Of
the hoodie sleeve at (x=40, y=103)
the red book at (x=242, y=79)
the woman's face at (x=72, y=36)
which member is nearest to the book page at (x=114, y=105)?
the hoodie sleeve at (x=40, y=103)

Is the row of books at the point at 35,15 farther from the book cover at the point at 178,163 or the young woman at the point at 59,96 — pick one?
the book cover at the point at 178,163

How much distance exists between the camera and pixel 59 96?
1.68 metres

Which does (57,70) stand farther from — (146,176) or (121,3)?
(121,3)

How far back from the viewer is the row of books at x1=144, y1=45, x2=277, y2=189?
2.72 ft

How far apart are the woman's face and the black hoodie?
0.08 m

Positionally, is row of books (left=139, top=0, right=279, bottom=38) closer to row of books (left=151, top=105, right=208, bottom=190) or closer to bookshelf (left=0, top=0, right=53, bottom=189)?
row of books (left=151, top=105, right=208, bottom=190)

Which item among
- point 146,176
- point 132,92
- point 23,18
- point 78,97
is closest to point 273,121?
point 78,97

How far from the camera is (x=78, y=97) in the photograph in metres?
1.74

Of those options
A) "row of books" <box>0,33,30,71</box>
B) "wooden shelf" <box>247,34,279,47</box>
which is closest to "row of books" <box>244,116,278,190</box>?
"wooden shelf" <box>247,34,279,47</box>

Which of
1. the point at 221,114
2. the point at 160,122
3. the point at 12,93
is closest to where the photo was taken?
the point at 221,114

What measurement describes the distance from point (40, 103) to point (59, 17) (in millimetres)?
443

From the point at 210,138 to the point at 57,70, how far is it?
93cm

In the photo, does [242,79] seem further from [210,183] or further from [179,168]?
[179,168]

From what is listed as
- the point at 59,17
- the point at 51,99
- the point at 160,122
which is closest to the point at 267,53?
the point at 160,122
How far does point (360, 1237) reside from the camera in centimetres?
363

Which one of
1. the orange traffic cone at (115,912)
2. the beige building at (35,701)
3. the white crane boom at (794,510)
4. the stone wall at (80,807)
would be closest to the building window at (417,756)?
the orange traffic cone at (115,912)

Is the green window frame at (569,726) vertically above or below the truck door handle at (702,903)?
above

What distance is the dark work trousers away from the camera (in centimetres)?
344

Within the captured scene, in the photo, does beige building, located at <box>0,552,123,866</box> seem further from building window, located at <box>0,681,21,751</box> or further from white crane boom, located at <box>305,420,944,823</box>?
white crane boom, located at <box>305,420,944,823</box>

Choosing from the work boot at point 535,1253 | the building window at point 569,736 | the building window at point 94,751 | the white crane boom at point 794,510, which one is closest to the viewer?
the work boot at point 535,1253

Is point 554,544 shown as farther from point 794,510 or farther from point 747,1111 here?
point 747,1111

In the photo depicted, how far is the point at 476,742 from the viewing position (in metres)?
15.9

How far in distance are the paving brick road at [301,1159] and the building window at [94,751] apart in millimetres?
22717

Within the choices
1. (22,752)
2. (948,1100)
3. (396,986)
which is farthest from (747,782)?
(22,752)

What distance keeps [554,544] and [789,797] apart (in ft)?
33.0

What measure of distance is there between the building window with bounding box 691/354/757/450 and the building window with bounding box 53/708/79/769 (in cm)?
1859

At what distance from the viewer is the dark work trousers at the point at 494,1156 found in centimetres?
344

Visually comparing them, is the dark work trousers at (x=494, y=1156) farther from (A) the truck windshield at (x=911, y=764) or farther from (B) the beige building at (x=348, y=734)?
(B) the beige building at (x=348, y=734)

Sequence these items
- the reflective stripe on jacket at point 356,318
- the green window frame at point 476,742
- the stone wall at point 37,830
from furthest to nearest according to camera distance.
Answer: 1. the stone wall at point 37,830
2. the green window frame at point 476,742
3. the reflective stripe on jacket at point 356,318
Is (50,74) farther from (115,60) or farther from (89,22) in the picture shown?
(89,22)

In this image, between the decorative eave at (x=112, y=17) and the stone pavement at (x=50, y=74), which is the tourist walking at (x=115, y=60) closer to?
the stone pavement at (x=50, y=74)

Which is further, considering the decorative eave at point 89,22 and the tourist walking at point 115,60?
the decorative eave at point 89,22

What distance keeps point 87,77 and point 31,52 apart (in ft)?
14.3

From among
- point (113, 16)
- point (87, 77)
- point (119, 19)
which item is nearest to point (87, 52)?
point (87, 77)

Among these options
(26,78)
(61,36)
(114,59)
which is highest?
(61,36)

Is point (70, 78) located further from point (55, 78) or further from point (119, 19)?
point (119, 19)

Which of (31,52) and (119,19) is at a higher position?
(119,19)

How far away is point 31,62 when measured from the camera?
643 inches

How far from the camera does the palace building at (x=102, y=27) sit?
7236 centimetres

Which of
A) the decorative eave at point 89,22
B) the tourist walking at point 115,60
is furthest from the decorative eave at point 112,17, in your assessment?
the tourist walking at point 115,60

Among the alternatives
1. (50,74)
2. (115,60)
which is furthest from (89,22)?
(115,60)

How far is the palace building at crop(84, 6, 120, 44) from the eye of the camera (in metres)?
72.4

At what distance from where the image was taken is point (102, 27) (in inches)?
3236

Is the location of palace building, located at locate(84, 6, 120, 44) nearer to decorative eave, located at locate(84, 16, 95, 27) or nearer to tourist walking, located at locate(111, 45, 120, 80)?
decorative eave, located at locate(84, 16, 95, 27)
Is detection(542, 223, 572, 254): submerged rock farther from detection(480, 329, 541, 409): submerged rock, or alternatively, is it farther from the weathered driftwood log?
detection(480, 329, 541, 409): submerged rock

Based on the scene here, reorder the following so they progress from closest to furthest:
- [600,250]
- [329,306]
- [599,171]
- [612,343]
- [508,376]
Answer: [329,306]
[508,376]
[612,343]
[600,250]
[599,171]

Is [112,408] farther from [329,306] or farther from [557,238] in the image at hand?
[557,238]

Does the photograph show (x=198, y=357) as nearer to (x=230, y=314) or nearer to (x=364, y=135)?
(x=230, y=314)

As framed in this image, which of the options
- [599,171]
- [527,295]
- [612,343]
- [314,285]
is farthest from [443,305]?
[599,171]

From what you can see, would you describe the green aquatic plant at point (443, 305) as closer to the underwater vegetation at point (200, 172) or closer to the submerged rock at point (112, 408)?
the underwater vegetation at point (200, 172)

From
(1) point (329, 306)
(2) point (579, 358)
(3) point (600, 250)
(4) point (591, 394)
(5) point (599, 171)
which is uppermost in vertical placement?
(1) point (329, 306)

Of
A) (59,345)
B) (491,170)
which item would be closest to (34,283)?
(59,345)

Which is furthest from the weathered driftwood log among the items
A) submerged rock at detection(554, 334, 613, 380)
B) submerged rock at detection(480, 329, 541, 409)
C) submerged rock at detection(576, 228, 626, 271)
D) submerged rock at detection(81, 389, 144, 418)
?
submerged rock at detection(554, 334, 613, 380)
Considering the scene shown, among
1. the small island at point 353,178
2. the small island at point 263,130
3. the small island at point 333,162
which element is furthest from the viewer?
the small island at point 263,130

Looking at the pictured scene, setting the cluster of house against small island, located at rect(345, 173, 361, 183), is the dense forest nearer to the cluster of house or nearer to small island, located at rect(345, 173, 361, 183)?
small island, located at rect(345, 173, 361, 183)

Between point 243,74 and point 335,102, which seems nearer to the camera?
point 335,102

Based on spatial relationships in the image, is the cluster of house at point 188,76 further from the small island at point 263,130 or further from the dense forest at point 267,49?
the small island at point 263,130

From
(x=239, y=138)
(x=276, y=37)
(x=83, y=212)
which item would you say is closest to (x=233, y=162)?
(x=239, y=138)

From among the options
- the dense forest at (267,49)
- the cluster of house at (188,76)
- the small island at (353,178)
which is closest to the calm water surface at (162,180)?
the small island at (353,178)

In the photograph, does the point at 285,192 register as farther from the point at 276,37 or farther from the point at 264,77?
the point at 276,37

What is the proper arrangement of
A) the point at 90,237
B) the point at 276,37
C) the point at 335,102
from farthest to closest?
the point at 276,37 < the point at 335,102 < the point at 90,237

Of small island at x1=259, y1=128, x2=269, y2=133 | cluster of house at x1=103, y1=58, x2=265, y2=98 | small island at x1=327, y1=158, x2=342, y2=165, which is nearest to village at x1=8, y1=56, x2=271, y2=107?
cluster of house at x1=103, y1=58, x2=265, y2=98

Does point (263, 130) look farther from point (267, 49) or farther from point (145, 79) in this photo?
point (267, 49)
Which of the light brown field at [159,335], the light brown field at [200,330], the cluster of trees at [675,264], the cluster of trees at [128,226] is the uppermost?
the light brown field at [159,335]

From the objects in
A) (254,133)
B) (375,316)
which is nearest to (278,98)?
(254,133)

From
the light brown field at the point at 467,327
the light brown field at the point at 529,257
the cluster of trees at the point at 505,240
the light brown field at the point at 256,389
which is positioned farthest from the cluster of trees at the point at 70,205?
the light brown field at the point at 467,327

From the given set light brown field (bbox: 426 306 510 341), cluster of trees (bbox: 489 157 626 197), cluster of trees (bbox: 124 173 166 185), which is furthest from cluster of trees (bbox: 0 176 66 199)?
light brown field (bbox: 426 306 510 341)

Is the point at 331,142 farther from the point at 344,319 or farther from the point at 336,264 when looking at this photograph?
····················
INSTRUCTIONS FOR THE TASK: Repeat exactly the lines above, starting with the line that contains "From the objects in" and ending with the last line, both included, and nothing else.

SOLUTION TO THIS EXERCISE:
From the objects in
A) (254,133)
B) (375,316)
which is nearest to (278,98)?
(254,133)

From
the light brown field at the point at 467,327
the light brown field at the point at 529,257
the cluster of trees at the point at 505,240
the light brown field at the point at 256,389
which is positioned farthest from the cluster of trees at the point at 70,205?
the light brown field at the point at 467,327

From the given set light brown field (bbox: 426 306 510 341), cluster of trees (bbox: 489 157 626 197), cluster of trees (bbox: 124 173 166 185), which is furthest from cluster of trees (bbox: 0 176 66 199)?
light brown field (bbox: 426 306 510 341)

Is the point at 331,142 farther from the point at 344,319 or farther from the point at 336,264 when looking at this photograph?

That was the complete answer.